With the privilege of independence, however, comes the responsibility of being transparent and accountable. Even independent institutions alone cannot engineer robust macroeconomic performance without strong political consensus. Transparency and accountability not only enhance the effectiveness of monetary policy and promote financial stability, they also allow for better oversight by Congress and help garner strong public support, thus reinforcing independence in a virtuous cycle. I would like to highlight three concrete steps the Fed could consider to bolster transparency and improve accountability.
The Fed must improve communication.
High on my list is dropping the infamous “dot plot” in the quarterly Summary of Economic Projections, an anonymous diagram of the policy rate assessment of each individual Fed official.

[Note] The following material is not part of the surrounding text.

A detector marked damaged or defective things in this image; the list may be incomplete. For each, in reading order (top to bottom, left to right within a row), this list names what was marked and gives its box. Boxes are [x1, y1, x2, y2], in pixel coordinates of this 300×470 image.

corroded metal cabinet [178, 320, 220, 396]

While the “dot plot” played an important role in anchoring the expected policy path when the federal funds rate was at the zero lower bound, over time it has been misinterpreted by investors as a form of forecast. With interest rates now higher and inflation above target, it is time to rethink communication to account for high policy and economic uncertainty.
The Federal Open Market Committee – the Fed panel that sets interest rates – could publish more information about the inputs to policymakers’ economic outlook, such as their assumptions regarding fiscal and trade policies, and the response of monetary policy in a range of economic scenarios, such as slowing growth or higher inflation. That information would incentivize investors to price different possible outcomes, and show the broader public that policymaking is disciplined, fact-based, and nonpartisan.

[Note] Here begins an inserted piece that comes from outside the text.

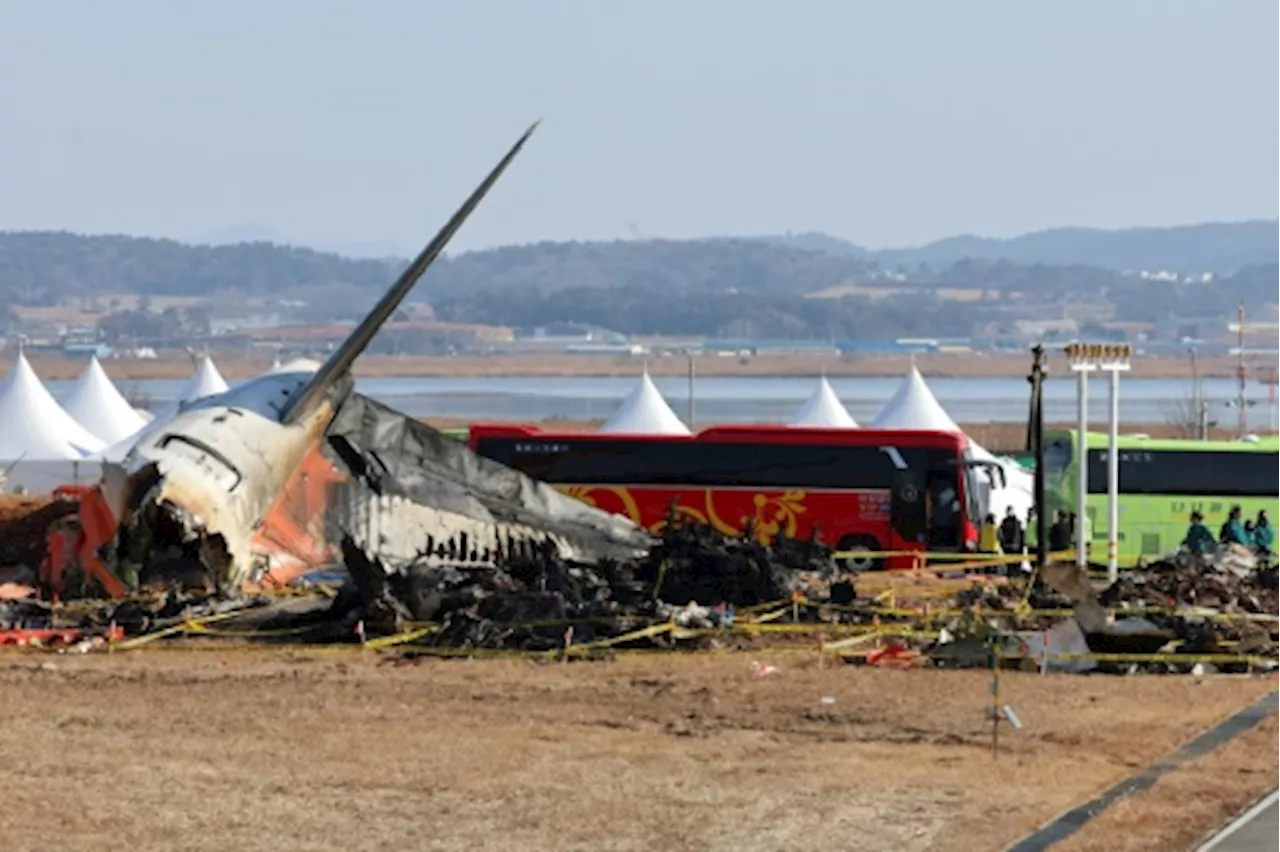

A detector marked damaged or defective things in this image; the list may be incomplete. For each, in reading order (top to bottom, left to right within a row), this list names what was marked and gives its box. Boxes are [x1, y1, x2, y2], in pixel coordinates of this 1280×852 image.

charred aircraft wreckage [90, 120, 675, 611]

The Fed needs more clarity on balance sheet policy.
Since 2008, purchases of US Treasury securities and agency mortgage-backed securities (MBS) have been used to lower the cost of borrowing for firms and households when the policy rate was stuck at zero. With total assets at more than $6.5 trillion today, it would help investors better assess the stance of policy if the Fed provided its views about the connection between the size and composition of its balance sheet and the level of short-and long-term interest rates. It could also articulate more clearly the circumstances in which it would purchase Treasury securities to help “market functioning,’’ and disclose more information about its plans to hold or sell such securities once market stress subsides.

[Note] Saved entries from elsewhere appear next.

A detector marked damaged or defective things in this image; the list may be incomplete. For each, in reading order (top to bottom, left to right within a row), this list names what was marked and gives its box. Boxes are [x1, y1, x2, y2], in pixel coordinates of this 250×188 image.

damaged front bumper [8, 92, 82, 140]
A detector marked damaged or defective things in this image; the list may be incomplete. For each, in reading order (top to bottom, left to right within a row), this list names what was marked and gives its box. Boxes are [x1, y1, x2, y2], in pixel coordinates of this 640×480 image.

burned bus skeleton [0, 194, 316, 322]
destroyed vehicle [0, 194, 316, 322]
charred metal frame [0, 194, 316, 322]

The Fed could provide more information about its financial stability objectives.
The Fed could be clearer about the principles guiding its decisions to support broader markets, the tools it will employ, and, ultimately, how to prevent excessive risk-taking on expectations of more rounds of support in the future. This is important because since 2008 the Fed has increasingly stepped deeper into financial markets acting as a “market maker of last resort”, thus indirectly supporting institutions and markets it doesn’t supervise or regulate. The Fed could discourage “moral hazard” with better communication. Think about stablecoins. Are investors implicitly counting on central bank support of what is effectively “private money” in the event of stress?
The current political pressure on the Fed is misguided. The Fed must be insulated from short-term political pressures to promote its longer-term objectives of maximum employment and stable prices and to safeguard financial stability.
However, in a democratic society, this privilege is part of a social contract that requires the central bank to be transparent and accountable to Congress and to the public. To preserve its independence, the Fed has an obligation to continue to improve transparency as its tools and policy practices evolve over time. By acting now, the Fed could boost much-needed public support and reduce accusations that it operates with high discretion and political motivations.